The One Skill You Need to Be an Authentic Leader
We need authentic leaders today–more than ever before. Leaders who inspire trust, and confidence, and loyalty. And you can be that person–but there’s one skill you need, above all others, to be an authentic leader. You must be able to listen.
The time for authentic leadership is now. According to the 2018 Edelman Trust Barometer, the public’s confidence in the traditional structures of American leadership is now fully undermined and has been replaced with a strong sense of fear, uncertainty, and disillusionment.
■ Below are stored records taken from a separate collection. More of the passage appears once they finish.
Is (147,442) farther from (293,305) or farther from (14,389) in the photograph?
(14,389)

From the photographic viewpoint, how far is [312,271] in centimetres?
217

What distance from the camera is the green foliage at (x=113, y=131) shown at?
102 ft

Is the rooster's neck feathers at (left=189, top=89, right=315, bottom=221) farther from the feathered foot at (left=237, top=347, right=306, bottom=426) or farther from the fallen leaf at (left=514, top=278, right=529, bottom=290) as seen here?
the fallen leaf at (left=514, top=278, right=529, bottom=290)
Leaders who inspire trust will help pull us out of this slump by demonstrating self-awareness, honesty, and courage; by building honest relationships based on their real values. And, by listening. To themselves, and to the people with whom they work and socialize.
Authentic leaders aren’t afraid to express themselves honestly, to ask the difficult questions and take action based on what they hear.
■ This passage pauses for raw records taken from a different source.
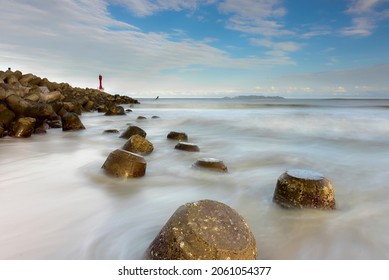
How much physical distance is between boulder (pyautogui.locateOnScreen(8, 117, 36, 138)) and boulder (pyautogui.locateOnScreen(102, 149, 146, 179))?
3.95 metres

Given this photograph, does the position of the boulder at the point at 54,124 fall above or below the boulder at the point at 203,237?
below

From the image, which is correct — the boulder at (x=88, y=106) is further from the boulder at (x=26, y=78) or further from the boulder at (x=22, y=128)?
the boulder at (x=22, y=128)

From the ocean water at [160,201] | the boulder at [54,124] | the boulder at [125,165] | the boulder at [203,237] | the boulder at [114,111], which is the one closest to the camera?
the boulder at [203,237]

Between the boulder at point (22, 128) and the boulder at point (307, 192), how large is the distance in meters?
6.13

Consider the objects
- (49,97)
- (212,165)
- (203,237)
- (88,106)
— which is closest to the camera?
(203,237)

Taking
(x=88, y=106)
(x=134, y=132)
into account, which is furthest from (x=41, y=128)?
(x=88, y=106)

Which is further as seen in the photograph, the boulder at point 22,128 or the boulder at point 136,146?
the boulder at point 22,128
Here’s an example of an authentic leader who has impressed me greatly. On my recent trip to Brazil, I met Cristina Palmaka, the President of SAP Brazil, one of the most important global subsidiaries of the company. Cristina is a highly experienced professional in the IT segment in Brazil with a strong focus on innovation. I found her wonderful because she shared her fears, likes, dislikes, and own leadership path with the group in a very open and honest way. She is highly influential because of this authenticity.
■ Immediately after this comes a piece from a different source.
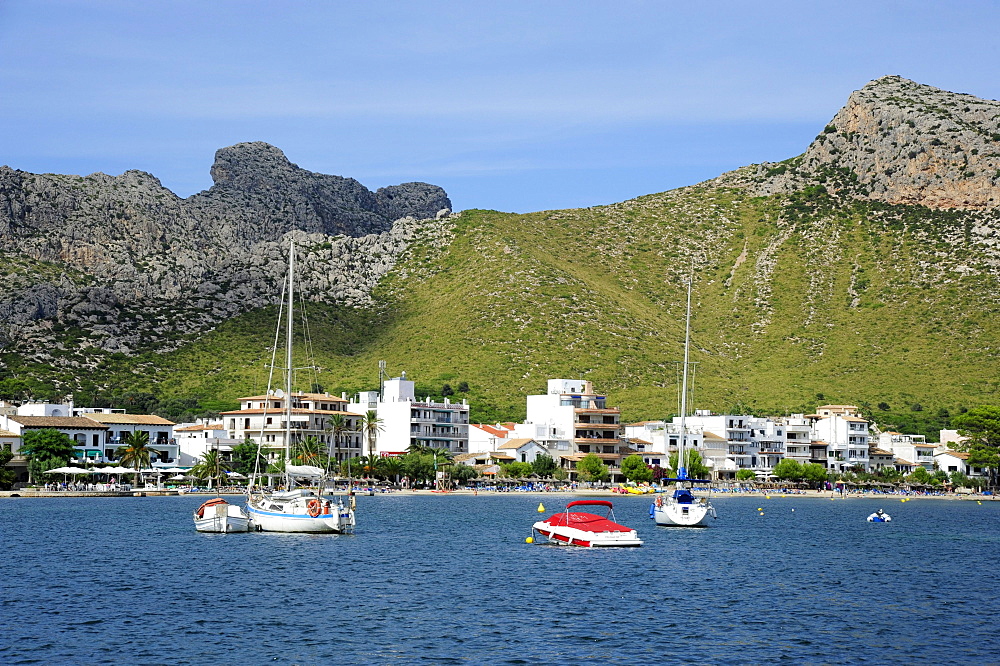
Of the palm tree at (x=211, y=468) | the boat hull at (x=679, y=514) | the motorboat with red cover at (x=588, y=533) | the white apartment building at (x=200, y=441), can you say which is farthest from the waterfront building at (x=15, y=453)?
the motorboat with red cover at (x=588, y=533)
“Being authentic as a leader is hard work and takes years of experience in leadership roles. No one can be authentic without fail; everyone behaves inauthentically at times, saying and doing things they will come to regret,” writes Bill George, author of True North: Discover Your Authentic Leadership. “The key is to have the self-awareness to recognize these times and listen to close colleagues who point them out.”
Self-awareness and listening are closely linked. To be self-aware, you must listen to yourself first and understand how your experiences, values, beliefs, gender, education, and social status can impact what you hear, and how you take action. Armed with that insider knowledge, you can listen, free of assumptions and judgments, to the people you lead, and make strategic decisions based on what you have learned from your discussions.
Another authentic leader I’ve had the privilege of working with is Kevin Delaney, VP of Learning and Development for LinkedIn. Kevin is an HR leader with 20 years of experience in Fortune companies, start-ups, and high-growth technology companies. Kevin is very open about his personal life – his good and bad experiences, his hobbies, and his kids. I have been struck by his careful listening and honest and constructive feedback when he spoke to groups or shared his opinion in meetings.
Authentic leaders demonstrate other essential qualities, like looking at the whole person for the qualities they can bring to a team, or motivating and challenging a team to perform at high standards. Or admitting to mistakes, honestly and openly–and then moving on.
One such leader is Ralf Drews, my co-author. Ralf is the current Chairman of the Board / CEO at Greif Velox Maschinenfabrik. Ralf gives and takes direct feedback well and is known for his uncompromising integrity, and his ability to positively influence not only his direct team but an entire organization.
In today’s world, we really need authentic leaders like Cristina, Kevin, and Ralf. And we need you. If you find yourself drawn to leadership, know that the world needs your perspective, your talents, and your ability to listen to the people around you.
Don’t be afraid to go for it. Don’t feel like you can’t admit when you don’t know something. Authentic leaders are all about asking questions, listening to the answers, and leveraging the strengths of those with whom they work.
As Bill George says, “… it really gets down to the lives you touch every day in your life …and people you don’t even know sometimes whom you’ve impacted by who you are, what you stand for, by being true to what you believe.” So learn to listen. To yourself and to the people you lead or hope one day to lead.